ArXiv chatbot: building a RAG agent with LangChain and GPT-3.5
I spent some time last week building a chat bot that can answer questions based on the abstracts of more than 2.4 million articles on the ArXiv. This bot is built on top of GPT-3.5 (the LLM that powers (a previous version of) ChatGPT) and uses Retrieval Augmented Generation (RAG). The repository with the code is here and you can chat with the final product here.
What is Retrieval Augmented Generation?
Introduced in a 2020 paper, Retrieval Augmented Generation (RAG) is a technique for augmenting the knowledge of a general-purpose LLM (or more generally any kind of generative AI tool) through retrieval of information from external sources (often called documents). The idea is that having access to this kind of external specific knowledge can help the model be more accurate, more up-to-date, have fewer hallucinations, or all of these.
ChatGPT, while being an incredibly useful tool, can often reach the limits of its capabilities or generate hallucinations when asked specific questions in scientific/technical domains.
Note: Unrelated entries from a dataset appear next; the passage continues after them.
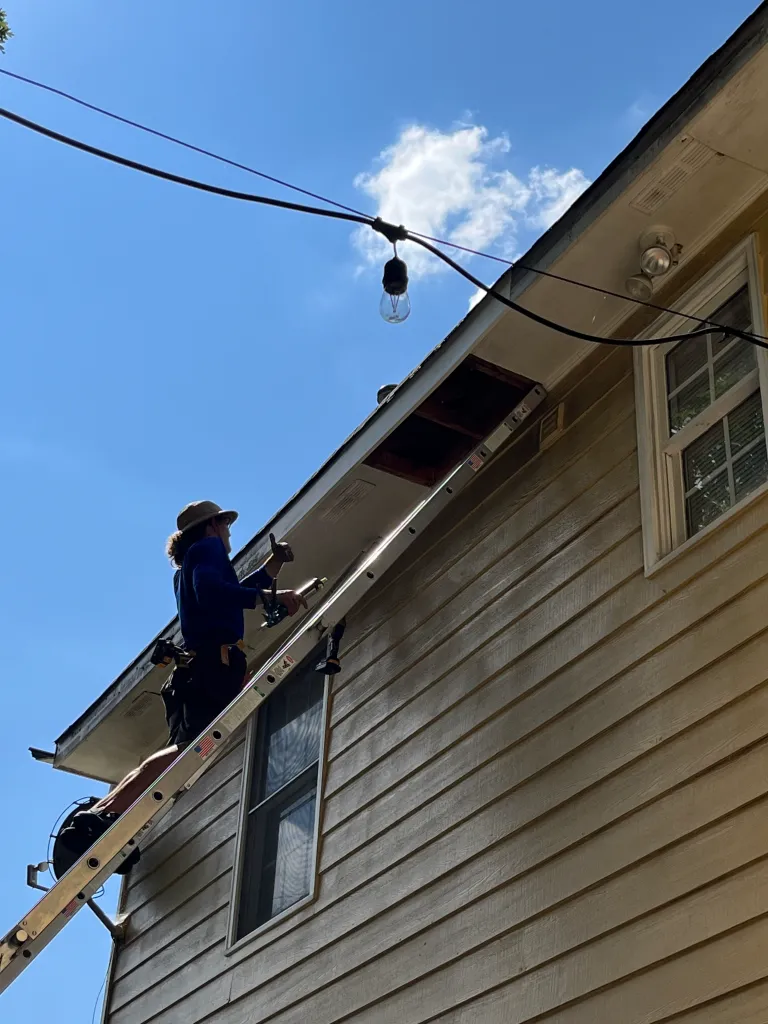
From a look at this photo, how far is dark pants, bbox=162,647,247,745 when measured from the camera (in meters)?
5.97

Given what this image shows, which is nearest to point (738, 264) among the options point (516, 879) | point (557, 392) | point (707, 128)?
point (707, 128)

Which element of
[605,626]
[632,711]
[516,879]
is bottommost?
[516,879]

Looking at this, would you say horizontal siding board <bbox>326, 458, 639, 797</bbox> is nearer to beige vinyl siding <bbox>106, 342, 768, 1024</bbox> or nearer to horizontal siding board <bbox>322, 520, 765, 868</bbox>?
beige vinyl siding <bbox>106, 342, 768, 1024</bbox>

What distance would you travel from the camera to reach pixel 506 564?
5.46 meters

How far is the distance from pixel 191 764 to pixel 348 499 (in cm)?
201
It also does not reveal how it arrived at a certain response or what sources it used. The idea behind the ArXiv Chatbot is to use a RAG approach to help GPT-3.5 overcome these limitations.
Data Preparation
The foundation of ArXiv Chatbot is the extensive dataset from ArXiv, which I obtained from Kaggle. This dataset contains metadata for approximately 2.4 million papers. Here’s how I processed the data:
Downloading and loading the data
The dataset was downloaded from Kaggle. I narrowed down to the following five features: id
, title
, authors
, abstract
, and categories
.
from langchain_community.document_loaders import DataFrameLoader
import pandas as pd
# Load dataset
df = pd.read_csv('path_to_arxiv_data.csv')
# Select relevant features
df = df[['id', 'title', 'authors', 'abstract', 'categories']]
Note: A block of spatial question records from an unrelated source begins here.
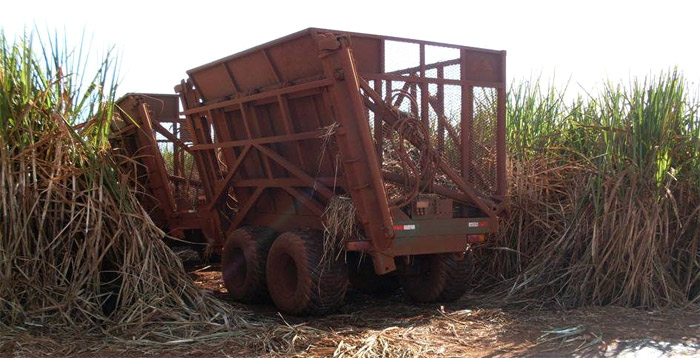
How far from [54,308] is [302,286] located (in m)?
2.17

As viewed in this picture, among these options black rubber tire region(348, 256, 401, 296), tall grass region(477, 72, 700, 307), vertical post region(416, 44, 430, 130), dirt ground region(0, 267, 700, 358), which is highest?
vertical post region(416, 44, 430, 130)

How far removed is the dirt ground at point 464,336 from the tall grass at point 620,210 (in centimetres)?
45

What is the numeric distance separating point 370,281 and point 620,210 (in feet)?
9.04

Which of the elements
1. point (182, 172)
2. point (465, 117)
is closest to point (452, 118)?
point (465, 117)

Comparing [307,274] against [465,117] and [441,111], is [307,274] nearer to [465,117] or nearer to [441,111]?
[441,111]

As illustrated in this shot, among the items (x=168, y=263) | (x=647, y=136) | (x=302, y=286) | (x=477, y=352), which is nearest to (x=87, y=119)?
(x=168, y=263)

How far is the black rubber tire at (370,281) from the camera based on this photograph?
27.8 ft

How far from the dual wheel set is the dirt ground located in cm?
19

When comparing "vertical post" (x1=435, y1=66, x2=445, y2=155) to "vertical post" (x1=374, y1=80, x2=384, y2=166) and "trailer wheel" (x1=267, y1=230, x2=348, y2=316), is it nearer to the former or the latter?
"vertical post" (x1=374, y1=80, x2=384, y2=166)

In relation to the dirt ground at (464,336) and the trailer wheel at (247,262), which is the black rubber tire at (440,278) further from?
the trailer wheel at (247,262)

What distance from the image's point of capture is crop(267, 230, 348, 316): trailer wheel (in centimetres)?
705

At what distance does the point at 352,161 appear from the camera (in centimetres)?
670

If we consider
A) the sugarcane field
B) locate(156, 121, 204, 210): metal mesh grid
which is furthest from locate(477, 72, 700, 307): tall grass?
locate(156, 121, 204, 210): metal mesh grid

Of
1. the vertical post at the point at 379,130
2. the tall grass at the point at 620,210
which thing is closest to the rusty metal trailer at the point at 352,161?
the vertical post at the point at 379,130
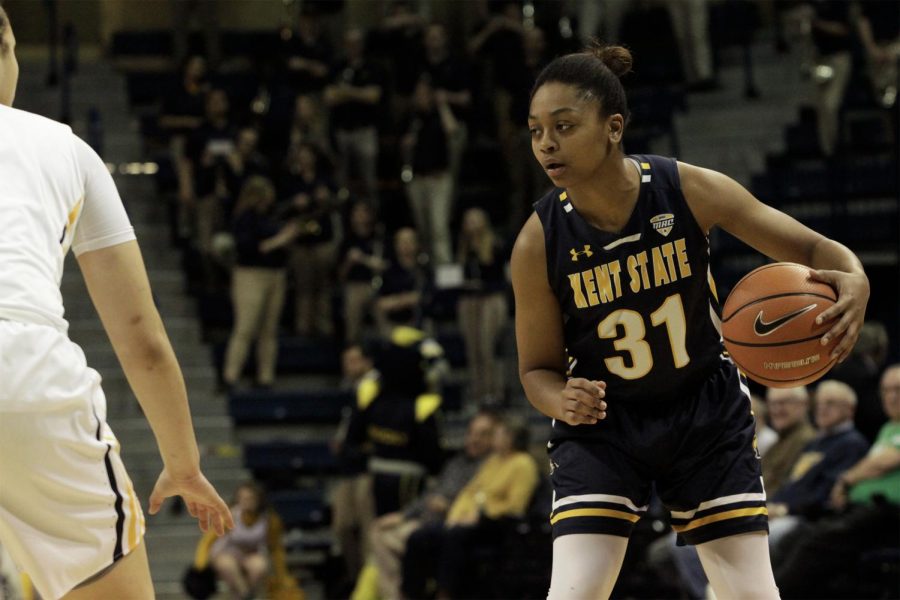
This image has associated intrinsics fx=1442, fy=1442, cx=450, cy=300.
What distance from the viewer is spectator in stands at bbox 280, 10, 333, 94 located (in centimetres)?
1388

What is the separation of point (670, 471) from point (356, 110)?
991 cm

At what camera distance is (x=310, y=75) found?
1390cm

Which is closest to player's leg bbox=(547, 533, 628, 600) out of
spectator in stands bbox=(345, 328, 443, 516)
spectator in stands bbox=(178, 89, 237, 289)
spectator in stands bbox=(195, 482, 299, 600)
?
spectator in stands bbox=(345, 328, 443, 516)

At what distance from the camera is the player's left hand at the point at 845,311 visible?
12.2 ft

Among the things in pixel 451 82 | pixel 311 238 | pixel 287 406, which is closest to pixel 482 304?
pixel 311 238

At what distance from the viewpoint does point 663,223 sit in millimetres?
4016

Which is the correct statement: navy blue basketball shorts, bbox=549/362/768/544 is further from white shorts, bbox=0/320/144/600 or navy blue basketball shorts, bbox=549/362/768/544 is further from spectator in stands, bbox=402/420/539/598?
spectator in stands, bbox=402/420/539/598

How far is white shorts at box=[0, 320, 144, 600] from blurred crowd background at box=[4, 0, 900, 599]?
575 cm

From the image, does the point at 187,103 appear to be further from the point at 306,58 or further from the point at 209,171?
the point at 306,58

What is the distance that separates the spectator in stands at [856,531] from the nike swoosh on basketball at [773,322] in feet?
14.5

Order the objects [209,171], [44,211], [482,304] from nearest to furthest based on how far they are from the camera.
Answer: [44,211]
[482,304]
[209,171]

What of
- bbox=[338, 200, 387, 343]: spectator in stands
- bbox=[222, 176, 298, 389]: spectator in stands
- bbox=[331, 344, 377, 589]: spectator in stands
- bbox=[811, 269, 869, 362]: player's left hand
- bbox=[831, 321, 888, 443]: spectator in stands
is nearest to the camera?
bbox=[811, 269, 869, 362]: player's left hand

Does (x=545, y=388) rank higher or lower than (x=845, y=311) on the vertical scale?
lower

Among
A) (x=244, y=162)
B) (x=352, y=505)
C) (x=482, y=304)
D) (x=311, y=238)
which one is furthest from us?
(x=244, y=162)
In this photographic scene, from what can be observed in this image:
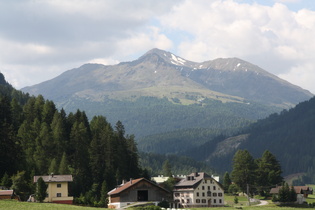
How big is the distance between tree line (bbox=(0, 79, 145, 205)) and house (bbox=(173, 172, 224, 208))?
41.9ft

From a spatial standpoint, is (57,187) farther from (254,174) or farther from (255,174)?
(255,174)

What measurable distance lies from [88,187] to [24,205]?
5250 cm

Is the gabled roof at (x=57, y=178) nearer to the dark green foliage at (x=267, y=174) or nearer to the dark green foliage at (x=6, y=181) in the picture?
the dark green foliage at (x=6, y=181)

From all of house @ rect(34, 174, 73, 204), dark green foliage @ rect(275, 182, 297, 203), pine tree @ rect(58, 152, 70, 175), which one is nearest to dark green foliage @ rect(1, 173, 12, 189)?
house @ rect(34, 174, 73, 204)

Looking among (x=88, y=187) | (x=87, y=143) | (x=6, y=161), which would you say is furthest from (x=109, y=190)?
(x=6, y=161)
# Load into DataFrameLoader
loader = DataFrameLoader(df, page_content_column="abstract")
docs = loader.load()
Embedding and Upserting into Pinecone
I chose BAAI/bge-small-en-v1.5
for generating the embeddings. This can be downloaded for free from Hugging Face.
# Use a GPU if we have one
import torch
device = "cuda" if torch.cuda.is_available() else "cpu"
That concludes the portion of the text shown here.